Ma era bastato poco per smontare il suo entusiasmo: un lavoro in TV, in una posizione non certo di rilievo, le aveva fatto capire cosa volesse dire essere ‘cool’ per qualcuno e assolutamente trasparente per qualcun altro.
Era ‘cool’ per gli amici che erano rimasti, volenti o nolenti, inchiodati alla vita di provincia. Ai loro occhi lei stava muovendo i primi passi in una grande città e in una professione che lasciava intravedere, illusionisticamente, degli sbocchi interessanti. Il suo ritorno a casa nel weekend era il pretesto per serate passate a raccontare pettegolezzi sui vip, a volte gonfiati e poi, sempre più spesso, minimizzati. Si stava infatti rendendo conto che più che interessarsi a lei, i suoi amici erano presi dai racconti che non la riguardavano. Come se la sua vita si limitasse a quegli scorci di esistenza altrui, rubati dai camerini e interpretati per sentito dire.
Era invece trasparente per le persone con cui lavorava: lei era solo una ‘galoppina’. Che stesse bene, stesse male, fosse stanca, che custodisse mille sogni in un cassetto, che avesse la sua da dire e che fosse molto di più di quel che le era dato far vedere non interessava a nessuno. “Hai portato la lacca?” o “Ma non dovevo avere la mia parrucchiera personale, oggi?” o ancora “Quella là non mi ha dato l’aumento, perché non fai qualcosa?” erano le domande che scandivano la sua quotidianità.

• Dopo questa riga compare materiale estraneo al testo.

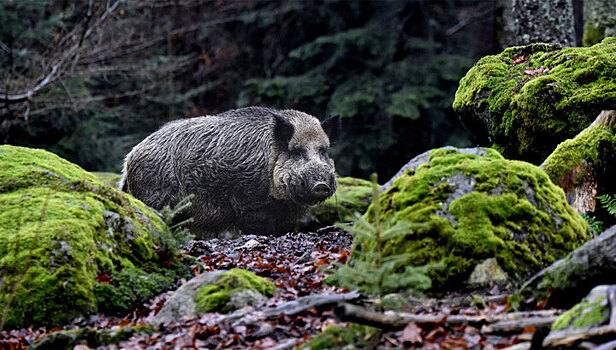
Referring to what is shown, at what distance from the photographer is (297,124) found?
9859mm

Un ritmo pressante che stava diventando insopportabile. Lo aveva capito un giorno, che sembrava uno dei tanti, e che invece era speciale: si era guardata in quegli specchi che riflettevano l’immagine fintamente felice degli altri e si era vista diversa. Non era per il suo pallore, per le occhiaie o per la stanchezza sul suo volto, ma era, al contrario, perché in se stessa riusciva a vedere qualcosa di più: la voglia di essere esattamente come si sentiva, senza ambizioni che non fossero quella della serenità, senza il bisogno di dover dimostrare qualcosa a qualcuno se non a se stessa. Fu un solo attimo che cambiò le sue prospettive riportandole a essere le sue. Fu quell’attimo che le cambiò la vita, facendola diventare una persona speciale: semplicemente LEI.